A satisfying and beautiful compromise, bringing the beautiful, tiny, enlargement-needing flowers of trees to us and offering with them brief but adequate interpretations, has just become available in a book that is at once an artistic feast and a botanical education. It was written and published by Prof. Walter E. Rogers of Lawrence College. He has called it “Tree Flowers of Forest, Park, and Street.”

The outstanding feature of the book, its real reason for being, is the collection of many scores of tree flower photographs, most of them enlarged many times to bring out their inconspicuous but delicate beauty, exquisite beyond all telling. With each, Prof. Rogers puts a couple of paragraphs of compact descriptive text, and on the back of the page is a black-and-white silhouette of the whole tree, done by Olga A. Smith, another member of the Lawrence College botanical faculty. These, with sensitively executed marginal drawings, achieve an apt blending of science with art, to the benefit of both.

OLD AGE MIGHT BE POSTPONED 15 YEARS BY A PROPER DIET

Old age can be postponed from 10 to 15 years by eating a diet containing larger amounts of calcium, protein, vitamin A, and vitamin G, Dr. Henry C. Sherman, professor of chemistry, Columbia University, stated in a report made at the Carnegie Institution of Washington.

The studies were conducted on rats because the chemistry of rat nutrition is so much like that of human nutrition that the data obtained with rats do not need to be discounted when applied to humans.

The rats were divided into two groups. One group was fed a diet containing enough vitamins and other necessary food substances for the animals to grow, remain healthy, and bear young. The second group of animals was given what Dr. Sherman calls an optimum diet, differing from the first by having more milk in it. The extra milk supplied more calcium or lime, more protein, and more of vitamins A and G. The animals on this optimum diet lived much longer than the first group of animals, and in addition had more vitality.

Interpreted in terms of human life, Dr. Sherman said that the gain the rats made was equivalent to extending the span of human life from 70 years to 77 years. The period known as “the prime of life” was extended even more in proportion. Signs of senility that would appear in normal individuals on an adequate diet at 65 years of age would be postponed by the optimum diet to 75 or 80 years.

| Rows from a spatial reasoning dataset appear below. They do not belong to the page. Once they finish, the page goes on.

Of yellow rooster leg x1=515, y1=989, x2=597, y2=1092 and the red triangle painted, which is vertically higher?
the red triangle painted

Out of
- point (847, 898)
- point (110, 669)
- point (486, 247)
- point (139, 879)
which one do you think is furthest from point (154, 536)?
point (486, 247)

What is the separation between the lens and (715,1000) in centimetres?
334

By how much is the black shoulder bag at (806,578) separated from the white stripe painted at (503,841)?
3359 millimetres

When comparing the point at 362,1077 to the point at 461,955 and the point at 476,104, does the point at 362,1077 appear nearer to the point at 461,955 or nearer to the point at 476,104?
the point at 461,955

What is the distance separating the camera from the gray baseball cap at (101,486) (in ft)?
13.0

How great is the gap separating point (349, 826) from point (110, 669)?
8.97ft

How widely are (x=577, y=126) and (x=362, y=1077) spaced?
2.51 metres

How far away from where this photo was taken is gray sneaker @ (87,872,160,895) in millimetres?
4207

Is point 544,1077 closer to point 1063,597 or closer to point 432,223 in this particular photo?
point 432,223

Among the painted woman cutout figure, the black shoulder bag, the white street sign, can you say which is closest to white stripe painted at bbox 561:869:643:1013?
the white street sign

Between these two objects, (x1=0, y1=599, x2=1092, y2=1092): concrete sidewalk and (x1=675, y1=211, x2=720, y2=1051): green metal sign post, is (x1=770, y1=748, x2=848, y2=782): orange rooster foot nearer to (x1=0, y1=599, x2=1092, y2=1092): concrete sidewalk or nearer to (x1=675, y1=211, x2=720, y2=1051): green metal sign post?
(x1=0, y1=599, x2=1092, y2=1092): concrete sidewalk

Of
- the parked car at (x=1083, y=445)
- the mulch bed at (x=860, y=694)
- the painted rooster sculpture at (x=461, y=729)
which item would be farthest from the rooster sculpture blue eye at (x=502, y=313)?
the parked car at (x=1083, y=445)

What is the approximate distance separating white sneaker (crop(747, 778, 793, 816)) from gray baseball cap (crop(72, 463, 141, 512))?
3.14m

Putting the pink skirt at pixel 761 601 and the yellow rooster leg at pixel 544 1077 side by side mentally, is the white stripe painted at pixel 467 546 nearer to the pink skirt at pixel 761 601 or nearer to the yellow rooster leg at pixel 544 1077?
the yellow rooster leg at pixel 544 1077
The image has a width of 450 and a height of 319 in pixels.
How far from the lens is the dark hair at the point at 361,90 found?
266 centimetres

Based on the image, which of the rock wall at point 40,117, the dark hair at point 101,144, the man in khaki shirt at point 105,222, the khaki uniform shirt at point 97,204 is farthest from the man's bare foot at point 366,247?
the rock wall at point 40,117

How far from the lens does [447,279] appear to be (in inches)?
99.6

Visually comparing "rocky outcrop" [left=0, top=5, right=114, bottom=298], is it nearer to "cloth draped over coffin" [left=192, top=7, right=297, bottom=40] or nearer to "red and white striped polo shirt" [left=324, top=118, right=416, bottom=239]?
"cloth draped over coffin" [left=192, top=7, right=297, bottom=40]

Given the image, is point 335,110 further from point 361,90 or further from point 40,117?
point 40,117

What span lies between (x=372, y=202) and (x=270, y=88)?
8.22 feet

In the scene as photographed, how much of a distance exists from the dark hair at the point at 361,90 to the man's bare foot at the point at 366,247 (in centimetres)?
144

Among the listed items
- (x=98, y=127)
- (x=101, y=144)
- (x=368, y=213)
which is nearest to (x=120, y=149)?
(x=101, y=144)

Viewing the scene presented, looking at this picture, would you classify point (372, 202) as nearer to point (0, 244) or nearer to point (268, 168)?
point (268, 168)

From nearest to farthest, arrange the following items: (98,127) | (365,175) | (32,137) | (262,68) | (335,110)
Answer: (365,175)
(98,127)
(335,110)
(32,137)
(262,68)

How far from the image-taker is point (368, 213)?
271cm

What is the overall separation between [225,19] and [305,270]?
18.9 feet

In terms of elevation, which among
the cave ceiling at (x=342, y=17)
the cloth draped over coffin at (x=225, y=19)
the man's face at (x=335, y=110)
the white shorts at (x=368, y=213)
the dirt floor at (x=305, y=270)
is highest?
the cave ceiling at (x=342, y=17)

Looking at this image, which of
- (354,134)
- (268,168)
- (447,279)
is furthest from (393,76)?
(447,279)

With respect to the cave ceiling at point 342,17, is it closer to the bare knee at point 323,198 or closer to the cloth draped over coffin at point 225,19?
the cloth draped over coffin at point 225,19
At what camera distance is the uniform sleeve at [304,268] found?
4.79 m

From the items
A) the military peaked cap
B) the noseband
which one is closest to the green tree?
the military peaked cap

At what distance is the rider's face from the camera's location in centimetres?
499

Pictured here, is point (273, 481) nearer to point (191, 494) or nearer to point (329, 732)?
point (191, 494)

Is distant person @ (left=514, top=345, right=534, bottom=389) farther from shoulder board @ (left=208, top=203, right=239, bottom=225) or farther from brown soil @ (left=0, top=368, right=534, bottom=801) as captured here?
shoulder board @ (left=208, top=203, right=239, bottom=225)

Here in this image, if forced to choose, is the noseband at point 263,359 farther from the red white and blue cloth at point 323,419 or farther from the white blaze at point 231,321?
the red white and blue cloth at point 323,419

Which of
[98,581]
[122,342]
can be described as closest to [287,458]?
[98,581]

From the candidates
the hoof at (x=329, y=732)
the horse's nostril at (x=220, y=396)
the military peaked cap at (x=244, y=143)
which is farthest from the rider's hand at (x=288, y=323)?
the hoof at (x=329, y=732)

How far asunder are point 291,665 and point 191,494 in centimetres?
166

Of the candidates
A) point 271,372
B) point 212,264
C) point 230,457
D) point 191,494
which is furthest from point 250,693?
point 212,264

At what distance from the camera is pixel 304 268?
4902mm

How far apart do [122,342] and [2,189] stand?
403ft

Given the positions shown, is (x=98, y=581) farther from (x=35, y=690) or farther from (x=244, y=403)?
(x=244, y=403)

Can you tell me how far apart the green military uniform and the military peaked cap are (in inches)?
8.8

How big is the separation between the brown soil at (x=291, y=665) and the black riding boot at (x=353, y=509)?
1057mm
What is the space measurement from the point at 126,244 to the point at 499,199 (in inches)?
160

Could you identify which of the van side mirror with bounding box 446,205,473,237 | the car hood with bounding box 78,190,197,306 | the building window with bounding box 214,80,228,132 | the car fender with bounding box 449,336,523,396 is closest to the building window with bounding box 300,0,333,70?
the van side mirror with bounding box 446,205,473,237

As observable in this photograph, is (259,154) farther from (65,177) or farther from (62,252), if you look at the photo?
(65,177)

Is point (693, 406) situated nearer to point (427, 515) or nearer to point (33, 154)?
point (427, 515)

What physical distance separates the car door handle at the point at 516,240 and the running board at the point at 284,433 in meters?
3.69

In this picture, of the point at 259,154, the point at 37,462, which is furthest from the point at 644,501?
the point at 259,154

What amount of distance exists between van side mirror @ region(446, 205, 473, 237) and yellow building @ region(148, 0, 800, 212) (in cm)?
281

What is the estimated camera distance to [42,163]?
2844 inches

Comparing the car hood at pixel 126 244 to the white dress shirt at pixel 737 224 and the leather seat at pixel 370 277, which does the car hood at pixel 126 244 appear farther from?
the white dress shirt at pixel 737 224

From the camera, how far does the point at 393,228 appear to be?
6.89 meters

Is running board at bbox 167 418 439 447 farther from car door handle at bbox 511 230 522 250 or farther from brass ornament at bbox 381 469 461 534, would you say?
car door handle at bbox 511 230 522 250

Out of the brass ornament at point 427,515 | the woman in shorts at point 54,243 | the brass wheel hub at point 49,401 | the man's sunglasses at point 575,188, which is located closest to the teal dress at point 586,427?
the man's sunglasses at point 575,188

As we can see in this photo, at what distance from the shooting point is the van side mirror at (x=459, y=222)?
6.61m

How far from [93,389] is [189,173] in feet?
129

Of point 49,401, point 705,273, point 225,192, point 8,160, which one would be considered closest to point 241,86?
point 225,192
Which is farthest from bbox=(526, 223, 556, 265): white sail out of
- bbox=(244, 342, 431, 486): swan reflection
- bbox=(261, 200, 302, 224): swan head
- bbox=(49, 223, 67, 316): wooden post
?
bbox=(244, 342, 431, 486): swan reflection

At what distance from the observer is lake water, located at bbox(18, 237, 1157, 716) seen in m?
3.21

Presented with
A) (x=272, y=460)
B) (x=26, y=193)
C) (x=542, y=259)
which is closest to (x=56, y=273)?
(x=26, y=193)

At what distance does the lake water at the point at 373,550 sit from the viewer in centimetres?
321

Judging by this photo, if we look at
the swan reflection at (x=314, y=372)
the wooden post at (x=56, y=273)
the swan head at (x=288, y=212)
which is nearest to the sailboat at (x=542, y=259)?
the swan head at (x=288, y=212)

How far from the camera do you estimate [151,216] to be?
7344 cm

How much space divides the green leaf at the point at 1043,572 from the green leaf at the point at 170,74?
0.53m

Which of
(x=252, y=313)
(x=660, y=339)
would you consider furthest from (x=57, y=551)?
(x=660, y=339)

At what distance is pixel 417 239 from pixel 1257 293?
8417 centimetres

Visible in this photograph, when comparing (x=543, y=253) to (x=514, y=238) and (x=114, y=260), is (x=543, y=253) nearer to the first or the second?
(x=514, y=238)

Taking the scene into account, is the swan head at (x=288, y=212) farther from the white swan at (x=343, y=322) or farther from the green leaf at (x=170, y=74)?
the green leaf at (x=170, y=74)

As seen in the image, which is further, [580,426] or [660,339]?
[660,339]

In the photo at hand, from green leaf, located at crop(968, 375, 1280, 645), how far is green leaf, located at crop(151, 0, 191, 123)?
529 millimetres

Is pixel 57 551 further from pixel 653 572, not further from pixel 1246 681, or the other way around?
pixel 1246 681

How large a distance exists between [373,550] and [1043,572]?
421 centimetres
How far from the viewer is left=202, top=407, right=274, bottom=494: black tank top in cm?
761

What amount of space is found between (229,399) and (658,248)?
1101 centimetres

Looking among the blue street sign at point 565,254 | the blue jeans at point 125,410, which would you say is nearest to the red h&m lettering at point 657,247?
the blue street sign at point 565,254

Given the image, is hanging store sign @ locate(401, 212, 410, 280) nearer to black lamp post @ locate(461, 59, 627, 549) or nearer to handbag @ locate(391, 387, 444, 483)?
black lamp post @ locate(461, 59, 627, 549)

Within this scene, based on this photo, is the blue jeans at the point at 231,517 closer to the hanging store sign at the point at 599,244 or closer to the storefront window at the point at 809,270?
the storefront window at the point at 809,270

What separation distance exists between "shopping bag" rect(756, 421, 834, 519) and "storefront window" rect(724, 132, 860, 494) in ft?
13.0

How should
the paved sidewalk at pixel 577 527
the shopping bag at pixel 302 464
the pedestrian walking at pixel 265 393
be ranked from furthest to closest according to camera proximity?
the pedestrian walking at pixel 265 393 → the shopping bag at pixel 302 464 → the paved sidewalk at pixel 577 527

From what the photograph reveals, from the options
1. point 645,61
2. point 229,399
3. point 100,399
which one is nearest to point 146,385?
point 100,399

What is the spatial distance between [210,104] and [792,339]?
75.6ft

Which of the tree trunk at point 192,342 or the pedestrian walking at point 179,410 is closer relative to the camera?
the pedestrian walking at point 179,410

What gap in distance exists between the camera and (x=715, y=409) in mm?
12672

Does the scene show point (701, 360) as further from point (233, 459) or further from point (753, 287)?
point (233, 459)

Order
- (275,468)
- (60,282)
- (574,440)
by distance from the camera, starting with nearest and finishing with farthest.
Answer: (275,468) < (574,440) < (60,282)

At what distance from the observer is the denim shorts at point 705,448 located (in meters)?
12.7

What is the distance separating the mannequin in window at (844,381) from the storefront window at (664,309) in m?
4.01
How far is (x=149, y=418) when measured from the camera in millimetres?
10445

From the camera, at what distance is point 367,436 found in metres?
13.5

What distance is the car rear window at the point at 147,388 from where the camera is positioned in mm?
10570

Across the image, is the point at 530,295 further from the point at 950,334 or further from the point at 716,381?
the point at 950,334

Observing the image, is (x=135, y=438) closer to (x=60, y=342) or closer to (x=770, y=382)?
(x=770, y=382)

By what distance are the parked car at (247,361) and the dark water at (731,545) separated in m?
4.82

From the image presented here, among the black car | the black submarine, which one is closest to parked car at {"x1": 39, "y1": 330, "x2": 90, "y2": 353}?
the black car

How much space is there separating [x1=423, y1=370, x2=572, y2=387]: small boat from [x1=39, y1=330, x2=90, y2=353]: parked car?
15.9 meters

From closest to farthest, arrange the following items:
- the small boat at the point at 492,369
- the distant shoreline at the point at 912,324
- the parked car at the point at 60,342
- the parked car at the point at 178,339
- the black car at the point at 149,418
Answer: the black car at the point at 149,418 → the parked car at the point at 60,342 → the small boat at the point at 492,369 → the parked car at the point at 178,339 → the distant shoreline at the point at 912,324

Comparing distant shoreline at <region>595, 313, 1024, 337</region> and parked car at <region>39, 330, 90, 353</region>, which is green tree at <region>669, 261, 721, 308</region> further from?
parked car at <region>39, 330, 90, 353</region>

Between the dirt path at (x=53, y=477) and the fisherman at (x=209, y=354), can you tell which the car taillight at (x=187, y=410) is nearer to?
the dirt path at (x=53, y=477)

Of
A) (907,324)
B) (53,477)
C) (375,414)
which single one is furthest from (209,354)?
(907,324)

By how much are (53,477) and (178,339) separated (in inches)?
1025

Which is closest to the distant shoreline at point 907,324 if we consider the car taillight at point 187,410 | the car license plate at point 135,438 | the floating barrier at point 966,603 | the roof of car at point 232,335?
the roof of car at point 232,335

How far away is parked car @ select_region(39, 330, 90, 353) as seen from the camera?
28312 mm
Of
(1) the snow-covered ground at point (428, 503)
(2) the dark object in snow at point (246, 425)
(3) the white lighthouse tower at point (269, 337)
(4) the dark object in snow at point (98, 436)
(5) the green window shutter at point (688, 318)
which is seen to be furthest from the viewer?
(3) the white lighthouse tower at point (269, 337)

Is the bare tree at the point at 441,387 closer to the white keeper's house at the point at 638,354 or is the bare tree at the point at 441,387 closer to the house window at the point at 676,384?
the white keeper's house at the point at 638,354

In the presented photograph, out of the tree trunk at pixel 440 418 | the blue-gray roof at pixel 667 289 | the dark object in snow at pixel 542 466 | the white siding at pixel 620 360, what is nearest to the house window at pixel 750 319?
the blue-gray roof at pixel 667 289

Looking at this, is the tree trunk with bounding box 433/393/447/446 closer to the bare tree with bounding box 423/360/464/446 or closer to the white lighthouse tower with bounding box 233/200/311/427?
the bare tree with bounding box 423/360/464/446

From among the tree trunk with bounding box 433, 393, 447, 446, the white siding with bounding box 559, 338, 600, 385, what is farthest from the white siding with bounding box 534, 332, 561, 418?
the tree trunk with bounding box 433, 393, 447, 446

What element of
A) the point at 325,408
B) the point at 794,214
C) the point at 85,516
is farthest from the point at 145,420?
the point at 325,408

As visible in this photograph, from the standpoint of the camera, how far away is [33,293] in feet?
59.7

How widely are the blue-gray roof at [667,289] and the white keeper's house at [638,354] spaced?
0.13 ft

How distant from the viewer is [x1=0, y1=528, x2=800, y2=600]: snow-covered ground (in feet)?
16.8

VAST POWER FROM ATOMS HOPELESS FOR INDUSTRIAL USES

With gradual depletion of oil reserve, man will have to depend more and more upon solar energy stored in coal and organic products of the soil plus water power, Dr. Robert A. Millikan, of California Institute of Technology, told 250 western states scientists, research workers, and agricultural and industrial leaders at the Farm Chemurgic Council’s Western Conference at Fresno, Calif.

Dr. Millikan predicted increased efficiency in the utilization of energy derived from coal and from farm products as experience and scientific research point the way. Deriving vast power from breaking up the atom was placed by Dr. Millikan in the laboratory category and not in the field of industrial practice.